My work to advance our understanding of photochemistry in C cycling is especially relevant to the vulnerability of arctic and boreal ecosystems in the face of climate change. Several key controls on the amount of DOM oxidized completely to CO2 and released to the atmosphere, versus partially oxidized and exported to oceans, will change with climate warming. These changes include the hydrologic cycle, the amount and characteristics of DOM draining permafrost soils, and the amount and timing of UV light available to surface waters. My research connecting DOM composition with rates of DOM degradation by microbes and light will continue to provide the process-level information required to understand why CO2 gas exchange with the atmosphere is changing, or why more or less DOM will be exported to oceans in the future as the Arctic changes.
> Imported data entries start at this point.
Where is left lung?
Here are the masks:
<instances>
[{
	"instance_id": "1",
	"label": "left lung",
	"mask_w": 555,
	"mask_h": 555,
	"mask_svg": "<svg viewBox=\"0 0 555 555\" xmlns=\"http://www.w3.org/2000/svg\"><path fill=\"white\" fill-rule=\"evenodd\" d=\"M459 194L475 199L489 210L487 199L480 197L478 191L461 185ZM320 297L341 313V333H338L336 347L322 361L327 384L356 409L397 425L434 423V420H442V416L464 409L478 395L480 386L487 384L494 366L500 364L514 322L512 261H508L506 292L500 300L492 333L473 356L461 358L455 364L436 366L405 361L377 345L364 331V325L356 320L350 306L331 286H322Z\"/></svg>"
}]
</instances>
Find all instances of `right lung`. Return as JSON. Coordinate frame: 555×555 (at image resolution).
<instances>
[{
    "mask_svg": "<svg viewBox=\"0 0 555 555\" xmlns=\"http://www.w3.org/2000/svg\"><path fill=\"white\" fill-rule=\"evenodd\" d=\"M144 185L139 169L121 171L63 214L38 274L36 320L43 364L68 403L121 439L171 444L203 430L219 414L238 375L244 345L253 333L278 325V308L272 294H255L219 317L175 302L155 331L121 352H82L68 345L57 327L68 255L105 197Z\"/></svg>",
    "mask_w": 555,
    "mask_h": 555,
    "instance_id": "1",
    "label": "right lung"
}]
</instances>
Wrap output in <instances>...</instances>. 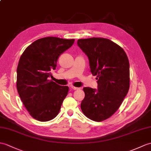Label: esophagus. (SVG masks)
Returning <instances> with one entry per match:
<instances>
[{
    "label": "esophagus",
    "instance_id": "34e87169",
    "mask_svg": "<svg viewBox=\"0 0 151 151\" xmlns=\"http://www.w3.org/2000/svg\"><path fill=\"white\" fill-rule=\"evenodd\" d=\"M71 89L72 90H78V89H79L80 88H78V87H74V86H71Z\"/></svg>",
    "mask_w": 151,
    "mask_h": 151
}]
</instances>
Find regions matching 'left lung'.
<instances>
[{
	"label": "left lung",
	"instance_id": "left-lung-1",
	"mask_svg": "<svg viewBox=\"0 0 151 151\" xmlns=\"http://www.w3.org/2000/svg\"><path fill=\"white\" fill-rule=\"evenodd\" d=\"M78 47L89 60L91 72L96 76L98 90L84 87L81 103L84 115L95 122L111 117L127 95L130 83L129 62L120 45L104 38L79 39Z\"/></svg>",
	"mask_w": 151,
	"mask_h": 151
}]
</instances>
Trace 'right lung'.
Masks as SVG:
<instances>
[{"instance_id": "obj_1", "label": "right lung", "mask_w": 151, "mask_h": 151, "mask_svg": "<svg viewBox=\"0 0 151 151\" xmlns=\"http://www.w3.org/2000/svg\"><path fill=\"white\" fill-rule=\"evenodd\" d=\"M75 39L48 37L28 46L20 58L17 89L24 106L33 118L50 121L58 115L69 87L49 80L59 56L71 47Z\"/></svg>"}]
</instances>
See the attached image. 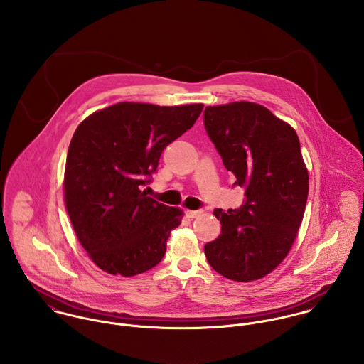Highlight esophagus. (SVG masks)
Instances as JSON below:
<instances>
[{
    "instance_id": "34e87169",
    "label": "esophagus",
    "mask_w": 364,
    "mask_h": 364,
    "mask_svg": "<svg viewBox=\"0 0 364 364\" xmlns=\"http://www.w3.org/2000/svg\"><path fill=\"white\" fill-rule=\"evenodd\" d=\"M202 213H203L202 210H188V211H186V215H188L189 218H196V217H199Z\"/></svg>"
}]
</instances>
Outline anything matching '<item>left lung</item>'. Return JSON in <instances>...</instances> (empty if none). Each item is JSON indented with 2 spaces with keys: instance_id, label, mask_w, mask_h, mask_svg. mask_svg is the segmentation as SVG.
Wrapping results in <instances>:
<instances>
[{
  "instance_id": "left-lung-1",
  "label": "left lung",
  "mask_w": 364,
  "mask_h": 364,
  "mask_svg": "<svg viewBox=\"0 0 364 364\" xmlns=\"http://www.w3.org/2000/svg\"><path fill=\"white\" fill-rule=\"evenodd\" d=\"M205 127L247 200L214 210L221 234L205 245L210 266L235 282H252L287 257L301 225L309 171L296 130L255 102L208 106Z\"/></svg>"
}]
</instances>
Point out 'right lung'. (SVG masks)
Wrapping results in <instances>:
<instances>
[{"label": "right lung", "mask_w": 364, "mask_h": 364, "mask_svg": "<svg viewBox=\"0 0 364 364\" xmlns=\"http://www.w3.org/2000/svg\"><path fill=\"white\" fill-rule=\"evenodd\" d=\"M203 104L119 102L84 119L68 147L64 202L92 262L132 277L158 264L183 211L147 196L164 149L189 130Z\"/></svg>", "instance_id": "right-lung-1"}]
</instances>
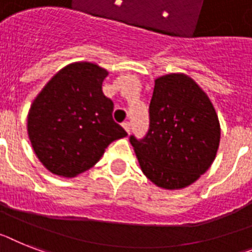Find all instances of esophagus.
I'll use <instances>...</instances> for the list:
<instances>
[{"mask_svg":"<svg viewBox=\"0 0 252 252\" xmlns=\"http://www.w3.org/2000/svg\"><path fill=\"white\" fill-rule=\"evenodd\" d=\"M123 128H124V130H126L128 134H129V132H130V124H129V123H128V122L123 123Z\"/></svg>","mask_w":252,"mask_h":252,"instance_id":"esophagus-1","label":"esophagus"}]
</instances>
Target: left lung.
Listing matches in <instances>:
<instances>
[{
    "label": "left lung",
    "mask_w": 252,
    "mask_h": 252,
    "mask_svg": "<svg viewBox=\"0 0 252 252\" xmlns=\"http://www.w3.org/2000/svg\"><path fill=\"white\" fill-rule=\"evenodd\" d=\"M129 141L143 174L158 187L174 191L210 168L220 142V123L201 87L186 74L170 73L155 79L149 133Z\"/></svg>",
    "instance_id": "1"
}]
</instances>
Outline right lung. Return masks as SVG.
Segmentation results:
<instances>
[{"mask_svg":"<svg viewBox=\"0 0 252 252\" xmlns=\"http://www.w3.org/2000/svg\"><path fill=\"white\" fill-rule=\"evenodd\" d=\"M109 71L88 61L66 65L37 94L28 111V136L38 160L52 174L74 178L102 158L126 132L113 120L102 94Z\"/></svg>","mask_w":252,"mask_h":252,"instance_id":"obj_1","label":"right lung"}]
</instances>
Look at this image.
For example, now we’re looking at how the balance of DOM fate may change in the Arctic, as thawing permafrost soils are releasing DOM with little prior light exposure and greater potential for photo-mineralization to CO2 (Cory et al. 2013) and (Ward & Cory 2016). Understanding the controls on DOM fate, and incorporating photochemistry into models, is critical for predictions of how the arctic C cycle will respond to and amplify climate change.
I work with biogeochemists and hydrologists to show how DOM amount and lability interact with incident UV light and hydrologic water residence time to determine whether photo-degradation is “light-limited” or “substrate-limited”, i.e., limited by the DOM substrate available (i.e., (Cory et al. 2015). Our conceptual model on DOM photo-degradation should apply to freshwaters everywhere (not just in the Arctic).